I've since found out that hammered bowl are used for beating eggwhites. But they're getting rare. Most of them are made in France, and the smaller ones are hand-hammered.

But that bowl wasn't the best thing I found.


Sunday, May 30, 2010

BOTD: Burger Buns: Baked on the gas grill

Yeah, I'm on a burger bun kick. I made a pork roast and we've been eating it as sandwiches. Tonight it was mixed with barbecue sauce. We used up the last of the previous buns last night, so I whipped up a quick batch of no-frills buns, and used the food processor to speed up the knead.

Because these didn't have the potato flakes that I used for the previous batch, they weren't as fluffy. But that's fine. Sometimes you want a more substantial bun.

It may seem odd to bake bread in a gas grill, but really it's just an outdoor oven that opens up a different way. It's nice to be able to bake outside if it's too hot to fire up the oven indoors, and it's nice to use the grill when the oven's full of other things.


Saturday, May 29, 2010

Freaky Good Apple Tart

Amy Finley won The Next Food Network Star contest in 2007 and got a show, but it had a pretty short run. During that time, she had a few recipes that I thought were worth trying. This was one of my favorites. The fact that she called it "freaky good" probably helped to sell it to me.

This recipe seems a bit complicated, but if you take it one step at a time, it's not too bad. You can break up the process over several days. In fact, since the crust and the cooked apples need to chill thoroughly, it makes some sense to tackle those steps one day and finish the process the next day.

If you take the time to arrange the apple slices decoratively, it makes a really good impression. I also used some of the leftover bits of pie crust to make a few more decorative pieces for the top.

Since this is baked in a tart pan rather than a pie pan, and it's easier to slice and serve pretty pieces.
What I really liked about this recipe was something that it left out: cinnamon. Now, I like cinnamon a whole lot, but it seems like every apple pie get has cinnamon in it. And that's what you taste. Might as well call it cinnamon pie with apples.

I was a bit skeptical at first, but the vanilla with the apples, and without the cinnamon, was the perfect touch. The apples were highlighted instead of being masked.

For the pie dough, I used a variation of the Cook's Illustrated Foolproof Pie Dough. That's the one that uses vodka. Instead of plain vodka, I used a vanilla-infused vodka.

This recipe is a keeper.


Friday, May 28, 2010

BOTD: Burger Buns, Parts 2 & 3

You can see where this is going from the title, right?

So I baked the same recipe again, because I knew it was a good recipe. I use this sort of formula, more or less, when I make fluffy dinner rolls. It's foolproof. Usually.

The second time around, I skipped the refrigerator resting completely and just made the buns the same day.

Okay, so they rose better, but something was still off. They weren't pillowy. If I wanted Kaiser rolls, these would have been perfect. Ideal, even. But I wanted pillowy burger buns, and this recipe always worked before. Always.

Even if I didn't measure, and just threw it all together and went by feel to adjust everything, this group of ingredients never failed me before.

And the color of the crust was wrong. The buns were baked, but the crust was still too pale. And the texture was wrong. Don't get me wrong, they tasted fine. But they didn't come out like they were supposed to, and that was annoying and frustrating and maddening. Because I've baked this recipe a million times. I could do it in my sleep.

————————

» Exercises to complete
• a. Reproduce the rows verbatim, from the line with "Which member of" up to and including the line with "5.20 meters".
• b. Continue the baking blog posts from where they stop.

————————

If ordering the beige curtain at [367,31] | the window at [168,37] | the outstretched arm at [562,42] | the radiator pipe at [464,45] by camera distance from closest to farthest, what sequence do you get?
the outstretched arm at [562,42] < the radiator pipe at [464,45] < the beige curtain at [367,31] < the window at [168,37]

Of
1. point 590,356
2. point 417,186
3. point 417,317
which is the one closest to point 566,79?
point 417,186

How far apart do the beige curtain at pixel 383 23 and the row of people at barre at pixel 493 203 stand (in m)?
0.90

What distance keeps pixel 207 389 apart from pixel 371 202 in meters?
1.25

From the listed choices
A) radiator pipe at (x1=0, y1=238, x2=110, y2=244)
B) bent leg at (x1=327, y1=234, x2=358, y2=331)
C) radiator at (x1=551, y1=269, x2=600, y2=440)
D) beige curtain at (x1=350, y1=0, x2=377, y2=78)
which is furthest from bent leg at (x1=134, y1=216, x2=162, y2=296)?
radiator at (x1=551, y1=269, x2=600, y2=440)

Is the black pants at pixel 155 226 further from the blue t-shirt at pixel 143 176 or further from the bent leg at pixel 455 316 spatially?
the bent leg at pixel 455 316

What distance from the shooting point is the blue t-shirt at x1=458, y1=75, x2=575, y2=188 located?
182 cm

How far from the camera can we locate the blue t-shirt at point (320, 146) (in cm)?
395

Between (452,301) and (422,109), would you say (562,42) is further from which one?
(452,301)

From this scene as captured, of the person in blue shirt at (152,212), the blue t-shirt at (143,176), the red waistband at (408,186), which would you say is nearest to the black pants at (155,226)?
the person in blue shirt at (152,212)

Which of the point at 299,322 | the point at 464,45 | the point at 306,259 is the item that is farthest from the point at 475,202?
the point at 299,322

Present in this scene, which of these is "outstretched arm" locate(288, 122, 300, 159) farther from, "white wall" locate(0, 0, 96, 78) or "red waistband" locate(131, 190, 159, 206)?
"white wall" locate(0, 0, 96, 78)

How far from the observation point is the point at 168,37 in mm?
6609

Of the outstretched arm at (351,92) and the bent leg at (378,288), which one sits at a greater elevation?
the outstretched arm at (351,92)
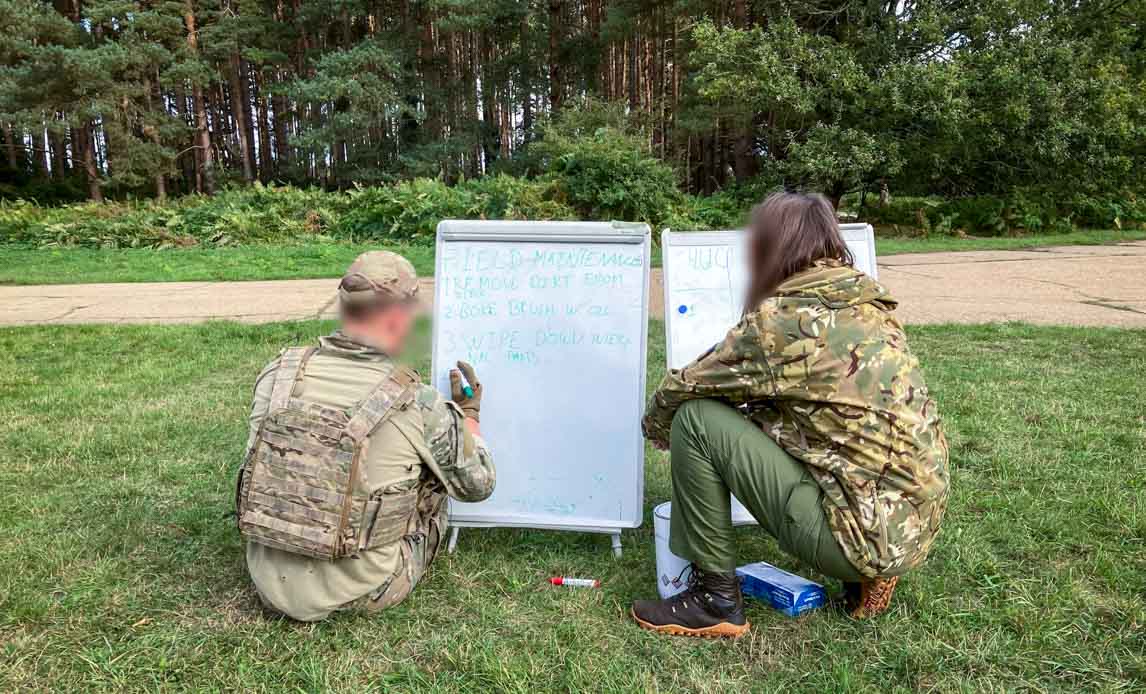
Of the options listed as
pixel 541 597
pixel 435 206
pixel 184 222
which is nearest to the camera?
pixel 541 597

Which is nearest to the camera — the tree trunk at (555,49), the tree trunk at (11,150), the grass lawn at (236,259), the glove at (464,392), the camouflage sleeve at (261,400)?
the camouflage sleeve at (261,400)

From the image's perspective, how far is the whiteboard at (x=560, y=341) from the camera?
319 cm

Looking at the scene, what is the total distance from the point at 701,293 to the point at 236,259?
39.3ft

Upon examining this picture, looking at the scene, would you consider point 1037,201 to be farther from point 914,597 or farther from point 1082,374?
point 914,597

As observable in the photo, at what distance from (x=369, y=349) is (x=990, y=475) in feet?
10.7

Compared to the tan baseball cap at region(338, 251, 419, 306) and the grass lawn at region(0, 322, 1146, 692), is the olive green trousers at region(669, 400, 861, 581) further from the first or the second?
the tan baseball cap at region(338, 251, 419, 306)

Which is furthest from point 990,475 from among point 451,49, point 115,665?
point 451,49

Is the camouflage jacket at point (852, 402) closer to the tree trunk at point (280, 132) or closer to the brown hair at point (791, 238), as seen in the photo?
the brown hair at point (791, 238)

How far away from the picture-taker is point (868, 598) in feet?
8.63

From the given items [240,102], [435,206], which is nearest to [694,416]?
[435,206]

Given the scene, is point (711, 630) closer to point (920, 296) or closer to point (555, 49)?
point (920, 296)

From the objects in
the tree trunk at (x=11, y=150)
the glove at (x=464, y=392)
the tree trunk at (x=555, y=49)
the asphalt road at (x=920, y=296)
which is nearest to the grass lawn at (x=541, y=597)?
the glove at (x=464, y=392)

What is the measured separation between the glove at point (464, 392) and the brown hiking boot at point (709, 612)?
1.01m

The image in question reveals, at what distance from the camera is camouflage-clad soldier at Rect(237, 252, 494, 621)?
7.61 feet
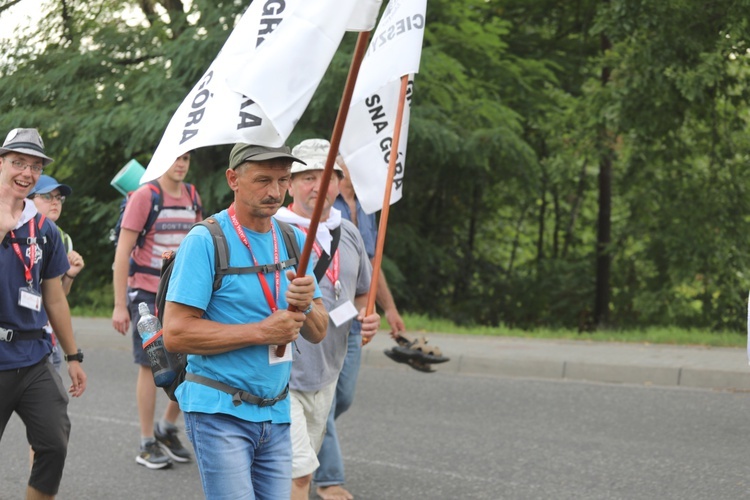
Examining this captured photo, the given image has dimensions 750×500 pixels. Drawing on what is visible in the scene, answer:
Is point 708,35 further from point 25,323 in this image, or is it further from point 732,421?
point 25,323

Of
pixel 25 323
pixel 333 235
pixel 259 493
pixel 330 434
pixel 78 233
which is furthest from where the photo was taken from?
pixel 78 233

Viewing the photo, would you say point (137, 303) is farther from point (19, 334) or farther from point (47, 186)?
point (19, 334)

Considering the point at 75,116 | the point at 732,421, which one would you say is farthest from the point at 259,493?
the point at 75,116

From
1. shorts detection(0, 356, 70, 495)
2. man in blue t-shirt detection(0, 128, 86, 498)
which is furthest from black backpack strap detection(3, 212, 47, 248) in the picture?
shorts detection(0, 356, 70, 495)

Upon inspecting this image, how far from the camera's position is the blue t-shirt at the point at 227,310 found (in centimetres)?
367

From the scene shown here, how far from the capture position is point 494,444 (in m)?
7.77

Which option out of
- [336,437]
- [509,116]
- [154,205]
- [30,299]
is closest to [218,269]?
[30,299]

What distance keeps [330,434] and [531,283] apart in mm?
16823

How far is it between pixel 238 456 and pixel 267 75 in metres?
1.24

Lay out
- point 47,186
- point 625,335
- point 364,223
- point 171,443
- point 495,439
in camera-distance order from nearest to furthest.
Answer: point 47,186 < point 364,223 < point 171,443 < point 495,439 < point 625,335

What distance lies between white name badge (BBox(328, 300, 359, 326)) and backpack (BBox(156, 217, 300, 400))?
130 centimetres

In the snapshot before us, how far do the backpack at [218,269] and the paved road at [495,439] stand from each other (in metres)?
2.65

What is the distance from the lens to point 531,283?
74.0 feet

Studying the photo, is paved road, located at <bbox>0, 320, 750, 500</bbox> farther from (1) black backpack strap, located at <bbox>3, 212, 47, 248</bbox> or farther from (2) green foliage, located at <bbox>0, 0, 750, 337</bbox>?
(2) green foliage, located at <bbox>0, 0, 750, 337</bbox>
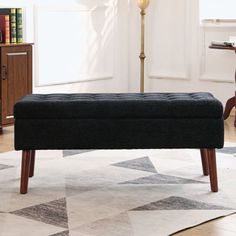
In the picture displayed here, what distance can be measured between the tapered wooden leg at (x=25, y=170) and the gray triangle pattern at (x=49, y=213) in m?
0.23

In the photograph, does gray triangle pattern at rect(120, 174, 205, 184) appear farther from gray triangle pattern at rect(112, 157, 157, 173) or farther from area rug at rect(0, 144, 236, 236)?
gray triangle pattern at rect(112, 157, 157, 173)

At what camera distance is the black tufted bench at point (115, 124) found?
11.0ft

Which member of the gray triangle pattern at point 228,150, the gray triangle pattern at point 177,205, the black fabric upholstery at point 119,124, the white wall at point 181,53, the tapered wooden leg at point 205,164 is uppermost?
the white wall at point 181,53

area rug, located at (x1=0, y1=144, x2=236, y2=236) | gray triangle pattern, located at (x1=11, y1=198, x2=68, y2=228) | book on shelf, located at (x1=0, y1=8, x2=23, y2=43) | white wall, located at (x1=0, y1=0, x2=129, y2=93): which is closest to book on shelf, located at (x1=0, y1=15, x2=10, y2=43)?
book on shelf, located at (x1=0, y1=8, x2=23, y2=43)

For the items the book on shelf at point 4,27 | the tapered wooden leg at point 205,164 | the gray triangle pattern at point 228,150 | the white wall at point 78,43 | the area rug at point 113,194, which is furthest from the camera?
the white wall at point 78,43

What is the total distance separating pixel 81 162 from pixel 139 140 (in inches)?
34.3

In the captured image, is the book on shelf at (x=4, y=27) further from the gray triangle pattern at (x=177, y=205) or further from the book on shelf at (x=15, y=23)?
the gray triangle pattern at (x=177, y=205)

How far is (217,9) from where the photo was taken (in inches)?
247

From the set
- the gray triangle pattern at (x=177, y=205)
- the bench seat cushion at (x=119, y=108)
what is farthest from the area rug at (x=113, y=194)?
the bench seat cushion at (x=119, y=108)

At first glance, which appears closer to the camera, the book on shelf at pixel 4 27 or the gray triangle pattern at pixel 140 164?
the gray triangle pattern at pixel 140 164

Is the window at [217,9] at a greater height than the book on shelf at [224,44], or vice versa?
the window at [217,9]

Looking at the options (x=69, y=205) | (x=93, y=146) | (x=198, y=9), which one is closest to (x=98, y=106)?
(x=93, y=146)

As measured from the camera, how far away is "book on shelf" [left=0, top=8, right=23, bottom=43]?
5.20 meters

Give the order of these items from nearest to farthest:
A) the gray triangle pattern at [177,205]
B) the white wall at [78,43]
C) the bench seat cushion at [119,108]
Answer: the gray triangle pattern at [177,205] < the bench seat cushion at [119,108] < the white wall at [78,43]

————————

» Answer set
• a.
Which member of the gray triangle pattern at point 228,150, the gray triangle pattern at point 177,205, the black fabric upholstery at point 119,124, the white wall at point 181,53, the tapered wooden leg at point 205,164 is uppermost?
the white wall at point 181,53

area rug, located at (x1=0, y1=144, x2=236, y2=236) | gray triangle pattern, located at (x1=11, y1=198, x2=68, y2=228) | book on shelf, located at (x1=0, y1=8, x2=23, y2=43) | white wall, located at (x1=0, y1=0, x2=129, y2=93): which is closest to book on shelf, located at (x1=0, y1=15, x2=10, y2=43)?
book on shelf, located at (x1=0, y1=8, x2=23, y2=43)

For the items the book on shelf at point 4,27 | the tapered wooden leg at point 205,164 | the gray triangle pattern at point 228,150 | the white wall at point 78,43 | the area rug at point 113,194, which is furthest from the camera?
the white wall at point 78,43

What is the total distance separating pixel 81 162 from pixel 139 140 (in inches)?
34.3

In the captured image, is the book on shelf at (x=4, y=27) further from the gray triangle pattern at (x=177, y=205) or further from the book on shelf at (x=15, y=23)?
the gray triangle pattern at (x=177, y=205)

How far is (217,9) from where the photo was taken (in inches)?
247

From the set
- the gray triangle pattern at (x=177, y=205)
- the bench seat cushion at (x=119, y=108)
what is farthest from the area rug at (x=113, y=194)?
the bench seat cushion at (x=119, y=108)

At first glance, which appears closer to the camera, the book on shelf at pixel 4 27 or the gray triangle pattern at pixel 140 164?
the gray triangle pattern at pixel 140 164

Is the window at [217,9] at a greater height than the book on shelf at [224,44], or vice versa?
the window at [217,9]

Looking at the options (x=69, y=205) | (x=93, y=146) | (x=198, y=9), which one is closest to (x=98, y=106)?
(x=93, y=146)

As measured from the camera, how far away is "book on shelf" [left=0, top=8, right=23, bottom=43]?
5.20 meters

• b.
I went over everything...nothing had changed...or...wait! I bought a new brand of bread flour at the bulk store. Maybe it was the flour, But no, that couldn't be it. I've baked bread with every imaginable brand of bread flour, and I've subbed in all purpose flour and I've used white whole wheat and regular whole wheat and I still never had this sort of major difference from what I was expecting.

I pondered some more. The mashed potatoes should have added extra fluffiness, it even works flawlessly with instant mashed potatoes.

Uh oh. The potatoes! Usually the instant mashers I have in the freezer are pretty basic. Butter, salt, some dairy. Nothing extreme. But the ones in the freezer that I'd just used were holiday potatoes. We're talking about heavy cream and vats of butter and who knows what else I added. Probably some cheese, too. These were super-rich artery-clogging potatoes.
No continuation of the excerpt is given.